I cringe whenever I see fan-fiction in which 'Erik' is routinely best friends with 'Nadir' -- this just doesn't exist unless you're writing a story set in Susan Kay's world, which is in itself fan-fiction. The Persian in Leroux finds Erik both pitiful and terrible, but he isn't his friend -- more a sort of tolerated watcher who knows that he may some day have to take action. One can extrapolate a complex relationship from that, but simply importing Kay's names wholesale into a world that doesn't share her backstory because you want to give Erik someone to club around with feels like pure laziness to me :-(

The fandom tends to treat both Raoul and Christine as effectively inconsequential, with almost all their interest revolving around an idealised Phantom; it's something I find difficult to understand, given that the musical is basically Christine's story and the novel is largely seen from Raoul's point of view.
I'm not sure how you get devoted to a character to the degree that you ignore most of his original conception (smells of rotten flesh; laughs insanely; blackmails people for outrageously large sums of money; designs and installs torture chambers for fun; intends to blow up a full theatre during a performance; randomly pretends to be a ghost) and impose on him your own self-identification of the helpless unloved outsider... or at least, that's my best guess at the psychology behind it.
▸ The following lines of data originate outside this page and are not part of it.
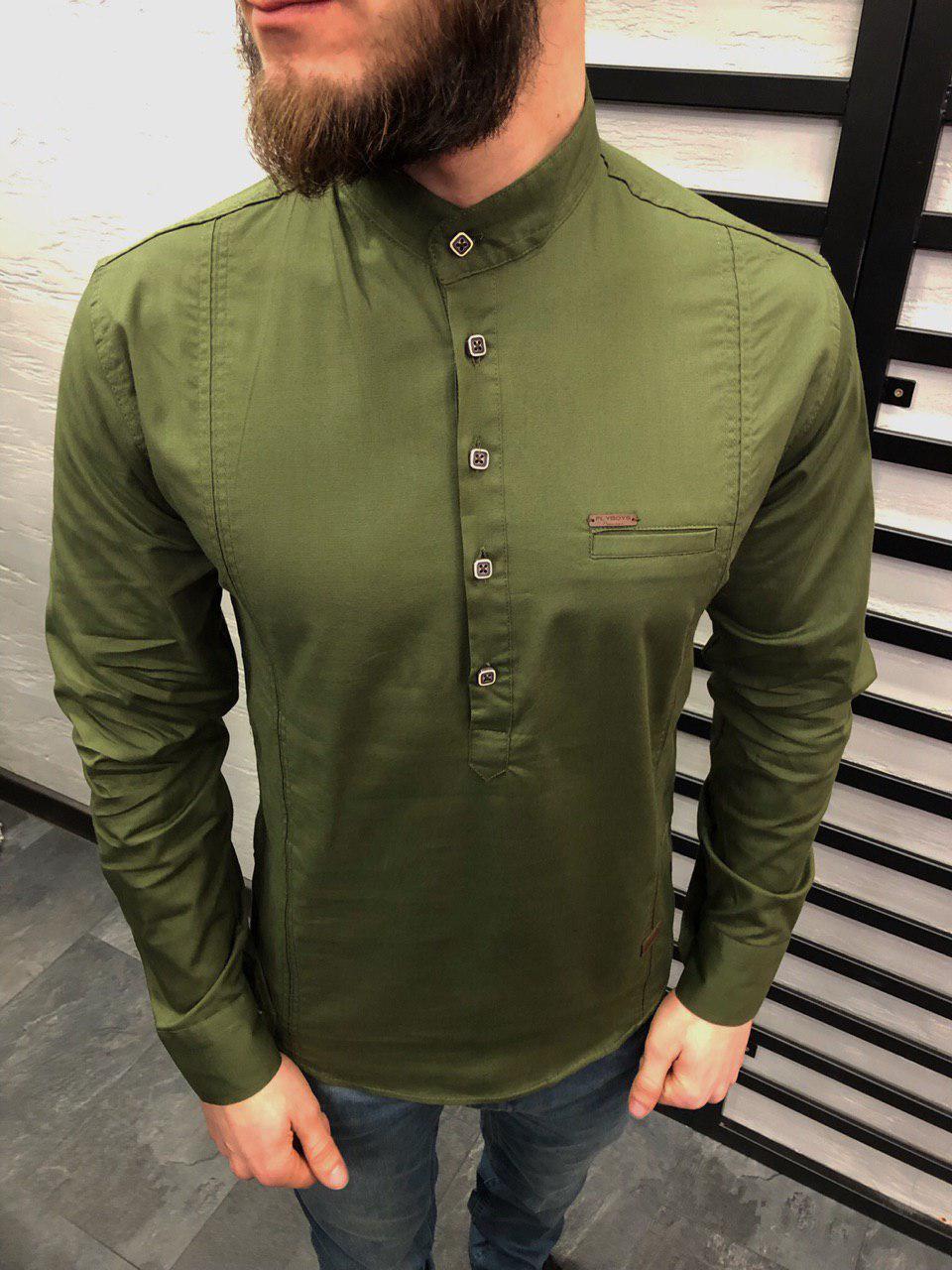 1d0bc891347 Мужская рубашка приталенная зеленого цвета на 5 квадратных пуговицах -  Интернет-магазин обуви и одежды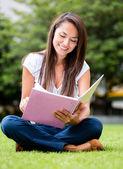 Kobieta studia na zewnątrz kobieta studia na zewnątrz — Zdjęcie stockowe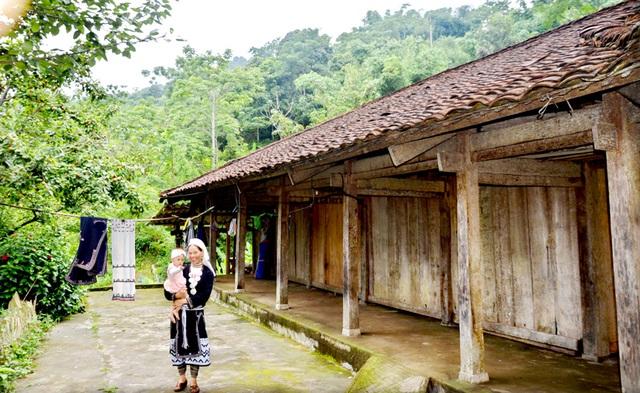 Phú Thọ nâng cao hơn nữa chất lượng dân số tại vùng đồng bào dân tộc thiểu số - Ảnh 2.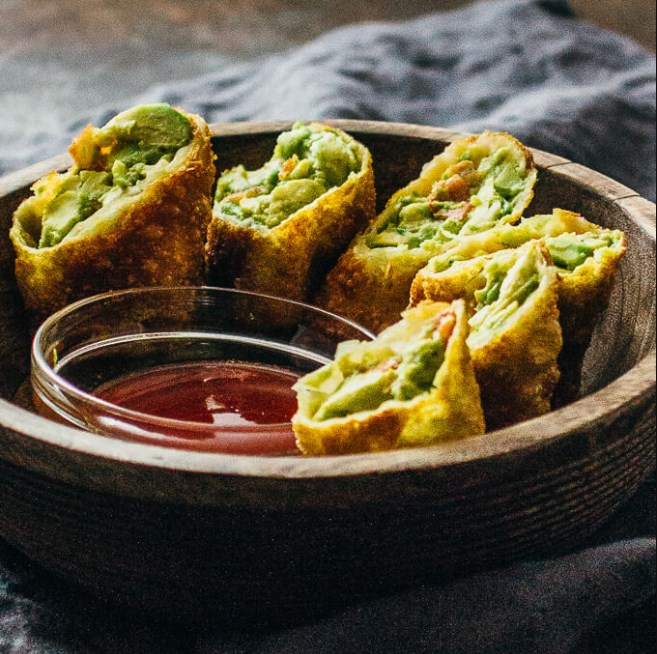 Avocado Egg Rolls With Sweet Chili Sauce #appetizer #vegetarian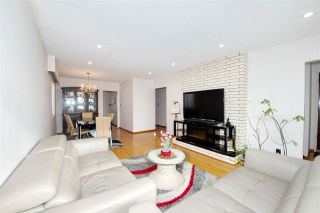 Photo 3: 235 E 62ND Avenue in Vancouver: South Vancouver House for sale (Vancouver East)  : MLS®# R2433374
I feel that people think of *themselves* as the poor Phantom whom everybody hates unreasonably, and whose cause they can passionately espouse, and transfer that into wanting to force Christine to love him as a reward for his sufferings.
I'm conscious, however, that I'm guilty of taking a rather similar attitude to Raoul where Christine is concerned -- not that I want to 'reward him for his sufferings', of course, but that I'm more concerned in fanfiction that he 'gets Christine' than that she is happy (which is why I can read tragic endings, in which one or all of the characters die, with more equanimity than endings in which Christine is taught that what she really wants is Erik after all!


Susan Kay's Erik



I haven't read Kay... and am probably not going to, because from what I gather it's pretty much a love-letter to Erik; I had rather more sympathy for the character before I discovered the fandom, which has rather soured me on him. When people say "I liked it, but", the 'but' is usually the treatment of the actual Opera section, and the bit they liked is usually the poor persecuted childhood and the Snarky Erik in Persia. Well, I'm unlikely to enjoy Woobie Erik, and I've seen too much of Nadir where he doesn't belong :-(

I also find it hard to forgive Kay for filling the fandom with Evil Gypsies, because that's *not* in Leroux -- where the gypsies are presented as a sort of university education in magic and wise knowledge, and where Erik has been earning his living as a performer employing his own showman long before he met them. She chose to make Erik's pre-Opera history as traumatic as possible in order -- presumably -- to explain his bizarre behaviour in later life... and possibly to try to fix the inconsistency in Leroux where we are told by the author that Erik has been exiled from the human race, but actually *shown* the history of a man who seems to have done rather well for himself, performing before crowned heads, being sought out and famous across the East, and then being equally successful in establishing himself in a 'ordinary' life back in France when he wishes to do so. He isn't driven under the Opera by persecution from the mob; he apparently gets bored of his role constructing workaday buildings and decides to build himself a magical residence for fun. Erik's whole backstory is a bit inconsistent, and one gets the impression that Leroux made it up at the last minute for his epilogue ;-p

But Leroux's take on the 'travelling fair' is that Erik was his own boss: "il s'était exhibé dans les foires, où son impresario le montrait comme «mort vivant»" (he put *himself* on show at fairs, where his barker advertised him as "the Living Death") and he travelled across Europe from fair to fair, finally completing his strange education in artistry and stage magic with the original masters of these arts, the gypsies, before he reached Russia. We aren't even told what age he was when he left home, other than that he did so as soon as possible, "de bonne heure".
The musical describes Erik as a man in a cage as an *adult* (note that according to Madame Giry he has already been to work for the Shah of Persia at this point, in addition to being an educated architect, composer, etc!) -- this is Lloyd Webber's attempt to get all Erik's backstory into a single scene, just as he uses the "Little Lotte" scene to indicate the Perros-Guirec backstory for Raoul and Christine. So he quite reasonably simplifies it enormously.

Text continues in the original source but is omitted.